Eventually to combat this, many designers started giving every class access to multiple roles.
 


From a tabletop perspective, the better answer is to have enough avenues of engagement that there is no such thing as a "missing role."
Speaking of things that bug me! The MMORPG descriptors of striker, tank, etc (and their variation) making their way into D&D.* I have no issue with describing common roles that emerge in game play, but when the roles become prescriptive instead of descriptive and playing the game without certain roles appears "impossible" instead of "how can I use what is available to me in different ways to overcome this challenge?" it strikes me as limiting, esp. to newer players who adopt that framework.

*at least that is how I remember it. It could be these roles pre-date stuff like WoW, but I never heard them until after - and certainly MMORPGs helped spread that nomenclature.
 

Speaking of things that bug me! The MMORPG descriptors of striker, tank, etc (and their variation) making their way into D&D.* I have no issue with describing common roles that emerge in game play, but when the roles become prescriptive instead of descriptive and playing the game without certain roles appears "impossible" instead of "how can I use what is available to me in different ways to overcome this challenge?" it strikes me as limiting, esp. to newer players who adopt that framework.

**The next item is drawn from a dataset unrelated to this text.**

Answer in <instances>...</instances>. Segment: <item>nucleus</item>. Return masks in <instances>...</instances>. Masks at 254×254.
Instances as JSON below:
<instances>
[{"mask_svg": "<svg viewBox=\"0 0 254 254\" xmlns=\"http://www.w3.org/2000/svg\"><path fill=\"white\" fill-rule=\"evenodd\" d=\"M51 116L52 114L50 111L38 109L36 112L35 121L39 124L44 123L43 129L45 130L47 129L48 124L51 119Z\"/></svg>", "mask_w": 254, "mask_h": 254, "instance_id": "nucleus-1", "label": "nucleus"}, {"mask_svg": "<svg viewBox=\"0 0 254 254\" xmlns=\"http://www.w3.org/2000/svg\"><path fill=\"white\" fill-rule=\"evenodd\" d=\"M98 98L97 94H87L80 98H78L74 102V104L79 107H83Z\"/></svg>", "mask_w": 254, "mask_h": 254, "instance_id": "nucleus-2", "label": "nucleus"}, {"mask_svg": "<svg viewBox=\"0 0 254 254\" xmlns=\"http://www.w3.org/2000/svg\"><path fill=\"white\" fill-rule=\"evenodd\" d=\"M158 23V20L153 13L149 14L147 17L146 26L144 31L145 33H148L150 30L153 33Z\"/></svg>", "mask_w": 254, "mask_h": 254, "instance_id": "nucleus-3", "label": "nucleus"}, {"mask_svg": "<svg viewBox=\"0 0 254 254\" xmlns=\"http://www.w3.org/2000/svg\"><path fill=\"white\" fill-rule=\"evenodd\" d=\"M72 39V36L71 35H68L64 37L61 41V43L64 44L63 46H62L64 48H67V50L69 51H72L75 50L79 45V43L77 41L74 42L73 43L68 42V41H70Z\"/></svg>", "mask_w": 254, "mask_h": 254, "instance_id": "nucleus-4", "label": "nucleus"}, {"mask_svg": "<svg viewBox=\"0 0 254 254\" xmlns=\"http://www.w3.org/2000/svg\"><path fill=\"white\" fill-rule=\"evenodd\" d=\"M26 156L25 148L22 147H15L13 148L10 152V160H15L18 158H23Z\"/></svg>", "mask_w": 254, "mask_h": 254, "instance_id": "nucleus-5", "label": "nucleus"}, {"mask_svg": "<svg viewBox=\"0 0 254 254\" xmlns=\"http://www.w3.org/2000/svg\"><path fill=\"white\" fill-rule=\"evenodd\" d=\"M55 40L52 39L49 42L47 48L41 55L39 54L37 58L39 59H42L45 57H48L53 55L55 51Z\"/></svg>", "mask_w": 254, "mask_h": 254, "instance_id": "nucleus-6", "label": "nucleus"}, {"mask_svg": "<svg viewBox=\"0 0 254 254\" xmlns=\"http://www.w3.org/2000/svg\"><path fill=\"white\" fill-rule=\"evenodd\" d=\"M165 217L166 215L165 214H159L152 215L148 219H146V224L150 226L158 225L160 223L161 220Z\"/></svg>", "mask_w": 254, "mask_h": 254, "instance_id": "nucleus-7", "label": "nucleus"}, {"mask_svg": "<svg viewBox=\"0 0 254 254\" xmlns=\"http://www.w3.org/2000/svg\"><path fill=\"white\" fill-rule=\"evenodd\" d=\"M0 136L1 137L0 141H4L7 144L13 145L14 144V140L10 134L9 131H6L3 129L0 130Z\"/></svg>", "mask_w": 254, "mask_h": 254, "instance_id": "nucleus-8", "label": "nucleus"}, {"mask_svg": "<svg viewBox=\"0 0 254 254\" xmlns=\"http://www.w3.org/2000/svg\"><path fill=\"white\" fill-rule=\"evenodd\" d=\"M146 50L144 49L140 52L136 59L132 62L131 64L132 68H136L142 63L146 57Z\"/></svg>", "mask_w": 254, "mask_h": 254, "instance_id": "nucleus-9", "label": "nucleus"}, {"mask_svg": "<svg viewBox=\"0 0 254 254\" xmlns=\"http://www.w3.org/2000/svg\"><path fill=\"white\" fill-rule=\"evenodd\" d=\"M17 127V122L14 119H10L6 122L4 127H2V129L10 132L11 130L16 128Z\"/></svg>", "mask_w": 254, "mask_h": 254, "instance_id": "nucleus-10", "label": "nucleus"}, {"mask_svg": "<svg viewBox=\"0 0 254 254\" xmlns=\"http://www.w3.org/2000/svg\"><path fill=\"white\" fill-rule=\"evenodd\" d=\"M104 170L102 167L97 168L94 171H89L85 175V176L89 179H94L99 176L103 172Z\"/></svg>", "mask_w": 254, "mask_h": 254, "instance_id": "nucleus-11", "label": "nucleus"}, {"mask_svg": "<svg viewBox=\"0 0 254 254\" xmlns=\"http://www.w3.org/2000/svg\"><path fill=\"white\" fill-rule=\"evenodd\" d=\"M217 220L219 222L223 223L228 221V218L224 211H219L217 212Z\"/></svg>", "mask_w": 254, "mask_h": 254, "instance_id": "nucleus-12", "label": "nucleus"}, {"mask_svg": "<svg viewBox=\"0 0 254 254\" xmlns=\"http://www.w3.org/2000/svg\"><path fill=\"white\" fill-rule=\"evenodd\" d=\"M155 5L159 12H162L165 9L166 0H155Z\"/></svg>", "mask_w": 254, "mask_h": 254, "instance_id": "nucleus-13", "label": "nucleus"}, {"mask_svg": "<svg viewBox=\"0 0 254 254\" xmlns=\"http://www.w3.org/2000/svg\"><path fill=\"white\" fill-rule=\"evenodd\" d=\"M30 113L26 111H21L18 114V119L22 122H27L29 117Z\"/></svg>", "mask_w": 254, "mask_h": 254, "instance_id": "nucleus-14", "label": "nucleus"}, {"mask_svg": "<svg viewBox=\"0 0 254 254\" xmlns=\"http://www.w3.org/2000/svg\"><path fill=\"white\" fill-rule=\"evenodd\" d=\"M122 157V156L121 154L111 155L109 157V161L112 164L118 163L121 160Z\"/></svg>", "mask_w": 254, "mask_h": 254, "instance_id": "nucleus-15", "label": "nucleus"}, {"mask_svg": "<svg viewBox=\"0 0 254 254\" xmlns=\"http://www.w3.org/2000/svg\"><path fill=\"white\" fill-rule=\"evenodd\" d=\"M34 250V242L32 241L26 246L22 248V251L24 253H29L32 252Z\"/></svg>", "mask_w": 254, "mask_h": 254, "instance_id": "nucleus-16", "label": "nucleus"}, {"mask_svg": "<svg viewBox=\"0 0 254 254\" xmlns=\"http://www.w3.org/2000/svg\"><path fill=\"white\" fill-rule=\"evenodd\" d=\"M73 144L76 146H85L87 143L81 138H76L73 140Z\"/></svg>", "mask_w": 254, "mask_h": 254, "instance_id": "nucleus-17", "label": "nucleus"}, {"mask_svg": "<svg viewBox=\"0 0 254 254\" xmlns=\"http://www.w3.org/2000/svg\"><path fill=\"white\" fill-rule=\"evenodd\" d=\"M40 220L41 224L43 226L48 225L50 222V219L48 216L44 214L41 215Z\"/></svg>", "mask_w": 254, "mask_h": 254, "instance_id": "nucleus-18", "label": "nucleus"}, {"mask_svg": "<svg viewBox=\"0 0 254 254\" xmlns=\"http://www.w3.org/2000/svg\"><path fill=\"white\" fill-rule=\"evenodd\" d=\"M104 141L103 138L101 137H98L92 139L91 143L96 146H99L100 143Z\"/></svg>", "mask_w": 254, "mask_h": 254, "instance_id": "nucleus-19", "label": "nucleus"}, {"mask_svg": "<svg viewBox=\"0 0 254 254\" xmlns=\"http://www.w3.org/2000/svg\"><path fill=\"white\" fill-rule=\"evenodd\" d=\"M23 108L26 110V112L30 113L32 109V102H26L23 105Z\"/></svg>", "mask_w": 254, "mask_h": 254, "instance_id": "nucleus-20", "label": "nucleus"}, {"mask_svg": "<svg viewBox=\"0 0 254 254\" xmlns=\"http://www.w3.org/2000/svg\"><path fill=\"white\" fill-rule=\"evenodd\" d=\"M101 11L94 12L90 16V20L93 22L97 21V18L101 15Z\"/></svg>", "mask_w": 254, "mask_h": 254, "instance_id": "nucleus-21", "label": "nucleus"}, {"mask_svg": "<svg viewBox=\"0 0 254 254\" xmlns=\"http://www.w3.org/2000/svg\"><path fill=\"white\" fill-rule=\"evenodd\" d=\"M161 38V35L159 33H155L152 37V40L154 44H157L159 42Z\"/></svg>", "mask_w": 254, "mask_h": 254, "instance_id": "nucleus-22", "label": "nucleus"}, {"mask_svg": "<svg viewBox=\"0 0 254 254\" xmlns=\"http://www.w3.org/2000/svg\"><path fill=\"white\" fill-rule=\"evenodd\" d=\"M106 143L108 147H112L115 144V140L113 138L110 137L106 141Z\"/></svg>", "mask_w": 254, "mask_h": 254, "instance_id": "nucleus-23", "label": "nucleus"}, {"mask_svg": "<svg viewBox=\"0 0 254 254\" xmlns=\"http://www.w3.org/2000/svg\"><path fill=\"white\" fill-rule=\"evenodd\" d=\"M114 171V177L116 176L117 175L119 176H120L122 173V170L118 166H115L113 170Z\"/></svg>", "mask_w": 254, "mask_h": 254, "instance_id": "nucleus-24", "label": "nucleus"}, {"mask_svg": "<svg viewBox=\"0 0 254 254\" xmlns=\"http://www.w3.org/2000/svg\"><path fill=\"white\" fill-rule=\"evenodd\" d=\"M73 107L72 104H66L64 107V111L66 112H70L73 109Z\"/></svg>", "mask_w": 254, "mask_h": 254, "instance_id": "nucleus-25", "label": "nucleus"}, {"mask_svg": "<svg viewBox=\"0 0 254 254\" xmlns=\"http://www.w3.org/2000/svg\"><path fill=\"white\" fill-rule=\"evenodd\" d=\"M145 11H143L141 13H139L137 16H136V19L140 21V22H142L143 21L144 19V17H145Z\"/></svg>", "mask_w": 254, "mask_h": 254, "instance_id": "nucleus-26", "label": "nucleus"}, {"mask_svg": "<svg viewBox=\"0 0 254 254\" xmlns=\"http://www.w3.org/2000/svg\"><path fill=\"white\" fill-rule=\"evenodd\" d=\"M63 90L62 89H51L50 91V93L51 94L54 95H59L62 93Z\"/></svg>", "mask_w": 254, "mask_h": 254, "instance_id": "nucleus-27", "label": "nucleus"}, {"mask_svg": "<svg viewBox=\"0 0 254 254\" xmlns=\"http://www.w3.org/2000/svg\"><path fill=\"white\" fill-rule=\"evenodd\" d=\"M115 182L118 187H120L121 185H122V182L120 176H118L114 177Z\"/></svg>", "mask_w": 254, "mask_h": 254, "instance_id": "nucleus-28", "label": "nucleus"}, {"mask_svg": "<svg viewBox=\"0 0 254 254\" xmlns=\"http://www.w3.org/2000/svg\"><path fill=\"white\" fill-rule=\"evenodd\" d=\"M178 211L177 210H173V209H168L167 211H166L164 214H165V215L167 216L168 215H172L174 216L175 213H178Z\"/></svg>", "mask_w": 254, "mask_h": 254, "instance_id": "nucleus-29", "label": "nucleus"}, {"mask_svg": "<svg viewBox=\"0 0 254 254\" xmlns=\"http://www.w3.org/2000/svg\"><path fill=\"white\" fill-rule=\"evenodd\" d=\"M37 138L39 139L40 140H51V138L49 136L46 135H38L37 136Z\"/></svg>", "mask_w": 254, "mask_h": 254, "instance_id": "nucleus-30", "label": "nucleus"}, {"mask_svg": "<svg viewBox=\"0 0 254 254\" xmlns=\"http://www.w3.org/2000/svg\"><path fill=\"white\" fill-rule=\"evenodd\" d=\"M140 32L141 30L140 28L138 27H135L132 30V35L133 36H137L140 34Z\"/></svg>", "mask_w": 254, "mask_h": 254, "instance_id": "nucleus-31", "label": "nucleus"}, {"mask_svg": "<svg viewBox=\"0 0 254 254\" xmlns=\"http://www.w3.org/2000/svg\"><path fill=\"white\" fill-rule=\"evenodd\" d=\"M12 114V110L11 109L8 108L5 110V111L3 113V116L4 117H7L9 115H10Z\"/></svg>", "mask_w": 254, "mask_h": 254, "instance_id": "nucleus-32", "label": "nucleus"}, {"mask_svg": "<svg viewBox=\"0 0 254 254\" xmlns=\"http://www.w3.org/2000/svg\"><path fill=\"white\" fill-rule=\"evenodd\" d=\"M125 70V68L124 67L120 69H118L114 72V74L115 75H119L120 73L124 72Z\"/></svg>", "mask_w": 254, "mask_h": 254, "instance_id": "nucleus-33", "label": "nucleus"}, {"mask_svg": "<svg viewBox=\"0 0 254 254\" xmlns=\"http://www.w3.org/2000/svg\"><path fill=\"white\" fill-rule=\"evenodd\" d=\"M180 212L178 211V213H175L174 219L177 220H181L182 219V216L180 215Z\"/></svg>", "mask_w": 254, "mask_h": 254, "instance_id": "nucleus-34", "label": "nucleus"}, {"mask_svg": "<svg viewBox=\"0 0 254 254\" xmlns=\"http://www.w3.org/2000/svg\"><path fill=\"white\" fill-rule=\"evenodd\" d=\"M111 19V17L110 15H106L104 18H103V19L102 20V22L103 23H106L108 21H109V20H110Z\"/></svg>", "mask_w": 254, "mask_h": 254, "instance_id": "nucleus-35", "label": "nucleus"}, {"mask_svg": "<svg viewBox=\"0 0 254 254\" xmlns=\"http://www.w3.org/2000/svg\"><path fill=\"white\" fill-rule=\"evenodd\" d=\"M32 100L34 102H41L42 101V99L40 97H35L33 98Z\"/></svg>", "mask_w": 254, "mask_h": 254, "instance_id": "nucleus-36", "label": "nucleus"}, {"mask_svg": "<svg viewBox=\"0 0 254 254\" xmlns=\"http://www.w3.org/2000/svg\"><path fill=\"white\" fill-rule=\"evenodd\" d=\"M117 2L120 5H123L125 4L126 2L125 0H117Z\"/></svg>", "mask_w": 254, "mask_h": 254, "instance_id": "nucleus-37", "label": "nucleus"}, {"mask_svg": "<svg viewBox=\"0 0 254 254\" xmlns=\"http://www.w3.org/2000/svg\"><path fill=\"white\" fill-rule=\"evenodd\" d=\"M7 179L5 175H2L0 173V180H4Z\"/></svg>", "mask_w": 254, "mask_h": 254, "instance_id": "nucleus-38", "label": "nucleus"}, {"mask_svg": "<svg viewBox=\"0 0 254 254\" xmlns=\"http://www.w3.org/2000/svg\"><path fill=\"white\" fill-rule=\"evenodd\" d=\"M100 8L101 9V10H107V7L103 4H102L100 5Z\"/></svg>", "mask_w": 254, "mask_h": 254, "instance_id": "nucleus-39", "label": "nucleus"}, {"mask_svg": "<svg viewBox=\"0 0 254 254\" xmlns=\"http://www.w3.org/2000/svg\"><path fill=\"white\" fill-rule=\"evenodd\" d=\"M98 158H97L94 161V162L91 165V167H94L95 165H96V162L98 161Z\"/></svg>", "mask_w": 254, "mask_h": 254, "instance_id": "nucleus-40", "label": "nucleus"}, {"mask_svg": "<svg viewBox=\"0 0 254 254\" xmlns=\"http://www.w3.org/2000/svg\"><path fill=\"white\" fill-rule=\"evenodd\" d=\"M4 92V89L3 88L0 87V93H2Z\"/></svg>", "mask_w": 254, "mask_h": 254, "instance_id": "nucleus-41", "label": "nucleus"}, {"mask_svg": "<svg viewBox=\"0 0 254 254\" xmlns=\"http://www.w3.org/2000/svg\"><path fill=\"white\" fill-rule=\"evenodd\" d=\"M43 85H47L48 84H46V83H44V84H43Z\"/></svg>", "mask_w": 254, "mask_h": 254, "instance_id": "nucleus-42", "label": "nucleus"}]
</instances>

*at least that is how I remember it. It could be these roles pre-date stuff like WoW, but I never heard them until after - and certainly MMORPGs helped spread that nomenclature.
I think the degree to which it is prescriptive depends on the avenue into D&D. In the 3.x era I think you are right: many players (new and returning) came from MMORPGs and it was more of a problem. I think that is less the case with 5E, where lots of players are entering the hobby by way of streaming.
 


Speaking of things that bug me! The MMORPG descriptors of striker, tank, etc (and their variation) making their way into D&D.* I have no issue with describing common roles that emerge in game play, but when the roles become prescriptive instead of descriptive and playing the game without certain roles appears "impossible" instead of "how can I use what is available to me in different ways to overcome this challenge?" it strikes me as limiting, esp. to newer players who adopt that framework.

*at least that is how I remember it. It could be these roles pre-date stuff like WoW, but I never heard them until after - and certainly MMORPGs helped spread that nomenclature.

I had a PC in the early 90s called "Tank" because he was a heavily armor fighter. It seemed like the term was pretty wide spread, so at least some of it predates MMOs.
 

I was curious about the origin of some of the other terms, and happened to google "striker" first. from EtymologyOnline

striker (n.)​
late 14c., "vagabond," agent noun from strike (v.). From mid-15c. as "coiner;" 1580s as "fighter;" 1850 as "worker on strike;" 1963 as a soccer position.​

So I guess the term striker does seem to precede MMOs just a bit. Like, by a little over 500 years. ;)
 

8 stats would probably fix most of the balance issues: Strength, Dexterity, Agility, Constitution, Intelligence, Willpower, Perception, Charisma.

I'd go with a different list, with each ability:

  • Prowess (strength + constitution, athetism etc), Save: M
  • Agility (speed and finesse fighting),
  • Willpower (mix charisma and wisdom)
  • Precision (Archery, lockpicking)
  • Perception (senses, Initiative etc)
  • Cunning (bluffing, intelligence stuff, disguise etc),

and a Magic or Power stat only for spellcasters. All spellcasters have this for spellcasting ability.